In August 2012, CLSA Asia-Pacific Markets lowered its 12-month target on Sensex to 18,200 from 19,500 to factor in a corporate earnings downgrade. The brokerage singled out faster slowdown of growth as the key downside risk and said it would remain cautious on the markets till it saw some evidence of investment demand picking up.
Giving CLSA company were Morgan Stanley and UBS. In August, Morgan Stanley cut its year-end target for Sensex by 3 percentage points to 18,850, citing weak earnings growth. In September, UBS cut its year-end target for the BSE Sensex by 9.5% to 19,000 from its earlier projection of 21000.
The brokerage pointed out that FIIs outflows could pose a major risk to the Indian equities: If we see significant FII outflows, we believe Nifty/Sensex can correct further by 15-20% based on our bear case scenario.
However, the Sensex ended 2012 with nearly 25% gains closing around 19,500 levels. In fact, FIIs went into an overdrive in the second half of the year, shopping for equities worth more than $16 billion from July till December against net purchases of about $8.5 billion from January to June.
The brokerages were probably taking a cue from rating agency Standard & Poors revision of its outlook on Indias long-term rating from stable to negative in April. S&P had warned that there was a one-in-three chance of a downgrade to Indias BBB- sovereign credit rating, citing a weakening global economy, falling growth prospects and political paralysis as areas of concerns.
Nearly two months later, ratings agency Fitch downgraded Indias growth outlook to negative, citing restricted progress on the fiscal consolidation front. While the market did stabilise somewhat in July, there was more bad news to follow.
Between September and December, the BSE Sensex rose 11%. Unsurprisingly, foreign brokerages hurried to revise their targets for the benchmark indices. In the last week of November, ratings agency Moodys announced that it would keep Indias credit outlook as stable, saying the country had a high savings rate and its private sector remained competitive.
This announcement was soon followed by foreign brokerage Goldman Sachs upgrading Indian stocks to overweight from market-weight and setting a December 2013 target of 6,600 points for the 50-share Nifty index, which is about 11% upside from the index's current levels. The brokerage cited growth recovery and inflation moderation for its revised target.
Morgan Stanley, on the other hand, set a probability-weighted target of 23,069 for the BSE Sensex for December 2013, a 18% upside from current levels, citing a steady recovery in broad earnings growth.
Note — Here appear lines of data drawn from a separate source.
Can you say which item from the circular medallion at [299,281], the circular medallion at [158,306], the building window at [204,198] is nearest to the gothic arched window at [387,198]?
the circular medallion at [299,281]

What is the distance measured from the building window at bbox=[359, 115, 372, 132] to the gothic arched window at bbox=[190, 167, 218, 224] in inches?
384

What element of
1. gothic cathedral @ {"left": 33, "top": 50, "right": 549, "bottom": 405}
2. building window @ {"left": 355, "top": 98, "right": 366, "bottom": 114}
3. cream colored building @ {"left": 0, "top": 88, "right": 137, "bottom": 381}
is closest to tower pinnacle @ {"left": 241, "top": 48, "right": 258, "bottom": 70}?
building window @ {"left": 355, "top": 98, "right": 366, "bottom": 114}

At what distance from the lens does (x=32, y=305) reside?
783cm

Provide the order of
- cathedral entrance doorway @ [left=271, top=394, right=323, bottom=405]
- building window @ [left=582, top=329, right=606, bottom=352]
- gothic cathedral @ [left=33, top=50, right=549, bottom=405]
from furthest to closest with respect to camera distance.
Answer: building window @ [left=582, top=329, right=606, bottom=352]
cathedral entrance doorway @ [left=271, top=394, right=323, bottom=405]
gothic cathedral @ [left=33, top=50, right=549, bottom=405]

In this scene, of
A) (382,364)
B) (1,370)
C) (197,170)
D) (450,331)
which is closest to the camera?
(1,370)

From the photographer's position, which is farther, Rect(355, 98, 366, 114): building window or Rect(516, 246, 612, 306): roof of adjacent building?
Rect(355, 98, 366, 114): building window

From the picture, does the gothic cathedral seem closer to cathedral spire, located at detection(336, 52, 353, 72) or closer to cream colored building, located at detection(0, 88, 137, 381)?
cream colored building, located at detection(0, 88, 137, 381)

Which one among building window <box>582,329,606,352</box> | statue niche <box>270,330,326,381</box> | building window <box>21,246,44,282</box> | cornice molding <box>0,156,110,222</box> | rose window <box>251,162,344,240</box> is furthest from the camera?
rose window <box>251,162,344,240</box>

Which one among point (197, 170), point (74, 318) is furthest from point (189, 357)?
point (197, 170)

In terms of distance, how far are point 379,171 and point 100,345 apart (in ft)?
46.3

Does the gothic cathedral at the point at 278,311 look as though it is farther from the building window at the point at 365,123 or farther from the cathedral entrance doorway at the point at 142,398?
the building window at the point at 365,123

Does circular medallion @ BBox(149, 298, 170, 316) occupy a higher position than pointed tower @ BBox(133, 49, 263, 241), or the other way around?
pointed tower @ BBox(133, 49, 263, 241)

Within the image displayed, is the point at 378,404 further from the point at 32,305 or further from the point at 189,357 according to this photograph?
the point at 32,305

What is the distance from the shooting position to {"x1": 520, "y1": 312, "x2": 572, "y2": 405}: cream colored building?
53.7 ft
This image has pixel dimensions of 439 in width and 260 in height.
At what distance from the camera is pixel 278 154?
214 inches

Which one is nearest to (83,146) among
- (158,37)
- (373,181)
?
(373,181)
September was the turnaround month, so to speak. The government kickstarted its reforms programme, hiking the price of diesel by R5 per litre and capping the supply of subsidised LPG. In November, it re-started its disinvestment programme in earnest and was on its way win a crucial vote to allow foreign supermarket chains to enter the country.
In the early part of the year, the general thinking was that there wouldn't be any change on the policy front. Then, all of a sudden, things began to start moving, said Andrew Holland, CEO, Investment Advisory, Ambit Capital.
Experts expect the positive sentiment to continue for a few months going into CY13. The expectation is that interest rates will come down soon, earnings will rise and growth will pick up in 2013, said Holland. Also, valuations for the market still look reasonable.
Holland conceded that it was a tough year for analysts as far as predictions were concerned given the gamut of positive and negative newsflow in 2012 both domestic and international. For instance, the year had begun well with the Sensex touching the year's high of 18,428 on February 22 and FII inflows of $5.1 billion in February, the most in the year.
However, the market could not hold on to the gains and slid to the year's low of 15,948 on May 23. Just as market participants were losing hope, a battery of positive global news came to the rescue in the form of announcements in September of a QE3 stimulus by the US Federal Reserve and a bond-buying programme by the European Central Bank.
Forecasting anything has become quite difficult given that we are increasingly living in a globalised world. Beside local concerns, analysts have to keep track of a host of global issues such as the economic outlook in the US and Europe, volatility in global crude oil prices and the geo-political situation in West Asia, Holland said.